> [WHAT IS REQUIRED] Which lines run from the line containing "- Preparation: thin blood film" through the end of the records below? Reproduce them exactly, and nothing else.

> [RECORDED INFORMATION]
== Segment start ==

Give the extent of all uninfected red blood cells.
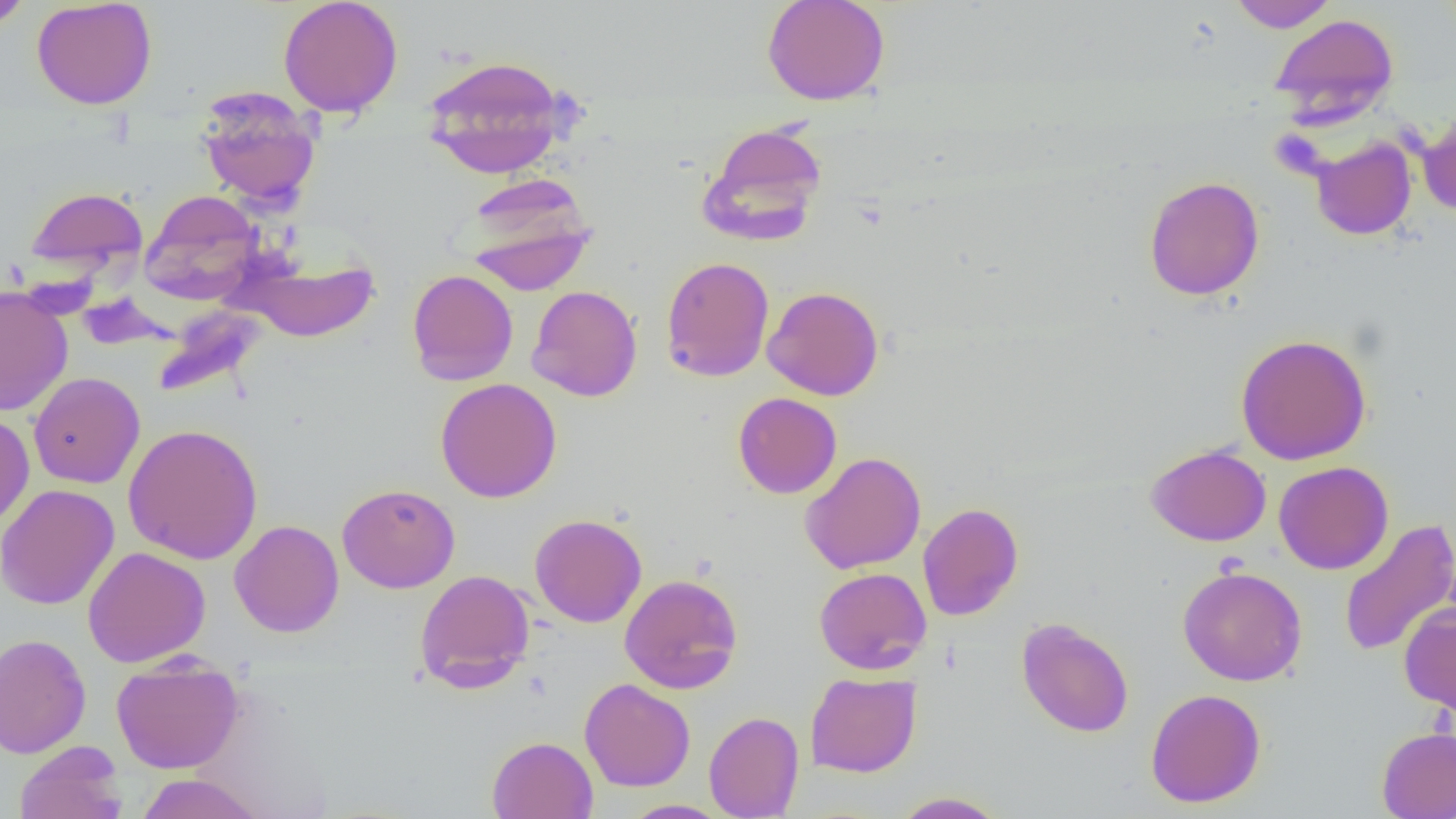
Approximate bounding boxes as named x1/y1/x2/y2 corners in pixels.
Uninfected red blood cells: (x1=0, y1=0, x2=33, y2=31), (x1=761, y1=0, x2=891, y2=105), (x1=1226, y1=0, x2=1338, y2=32), (x1=31, y1=1, x2=158, y2=109), (x1=277, y1=1, x2=404, y2=117), (x1=1269, y1=13, x2=1399, y2=124), (x1=420, y1=54, x2=573, y2=179), (x1=196, y1=89, x2=321, y2=209), (x1=1417, y1=111, x2=1456, y2=217), (x1=698, y1=121, x2=828, y2=246), (x1=1310, y1=137, x2=1416, y2=240), (x1=460, y1=174, x2=596, y2=294), (x1=1143, y1=176, x2=1264, y2=301), (x1=24, y1=185, x2=148, y2=276), (x1=140, y1=190, x2=264, y2=303), (x1=229, y1=252, x2=379, y2=342), (x1=660, y1=256, x2=775, y2=382), (x1=407, y1=269, x2=519, y2=386), (x1=526, y1=285, x2=642, y2=401), (x1=762, y1=285, x2=884, y2=400), (x1=0, y1=286, x2=73, y2=416), (x1=155, y1=305, x2=268, y2=397), (x1=1235, y1=333, x2=1372, y2=465), (x1=28, y1=372, x2=145, y2=489), (x1=435, y1=377, x2=562, y2=503), (x1=732, y1=392, x2=842, y2=499), (x1=0, y1=411, x2=34, y2=529), (x1=123, y1=423, x2=264, y2=565), (x1=1146, y1=444, x2=1272, y2=546), (x1=799, y1=451, x2=927, y2=574), (x1=1273, y1=461, x2=1393, y2=574), (x1=0, y1=483, x2=119, y2=611), (x1=337, y1=483, x2=460, y2=593), (x1=917, y1=502, x2=1023, y2=621), (x1=530, y1=513, x2=647, y2=628), (x1=1338, y1=518, x2=1456, y2=658), (x1=229, y1=520, x2=344, y2=637), (x1=83, y1=546, x2=211, y2=668), (x1=1177, y1=565, x2=1307, y2=686), (x1=814, y1=567, x2=932, y2=675), (x1=414, y1=569, x2=535, y2=692), (x1=619, y1=573, x2=744, y2=693), (x1=1398, y1=602, x2=1456, y2=716), (x1=1016, y1=617, x2=1134, y2=738), (x1=0, y1=633, x2=91, y2=758), (x1=111, y1=656, x2=244, y2=773), (x1=805, y1=671, x2=922, y2=778), (x1=579, y1=678, x2=695, y2=792), (x1=1145, y1=688, x2=1267, y2=808), (x1=704, y1=710, x2=804, y2=819), (x1=1377, y1=726, x2=1456, y2=819), (x1=487, y1=736, x2=598, y2=819), (x1=14, y1=741, x2=128, y2=819), (x1=134, y1=773, x2=266, y2=818), (x1=891, y1=791, x2=1009, y2=818), (x1=620, y1=800, x2=732, y2=819).

Summary:
  - Slide-level diagnosis: negative for blood parasites
  - Magnification: 1000x
  - Modality: optical microscopy
  - Preparation: thin blood film
  - Field of view: single
  - Image size: 1456×819 pixels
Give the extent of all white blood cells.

== Segment end ==

> [ANSWER]
  - Preparation: thin blood film
  - Field of view: single
  - Image size: 1456×819 pixels
Give the extent of all white blood cells.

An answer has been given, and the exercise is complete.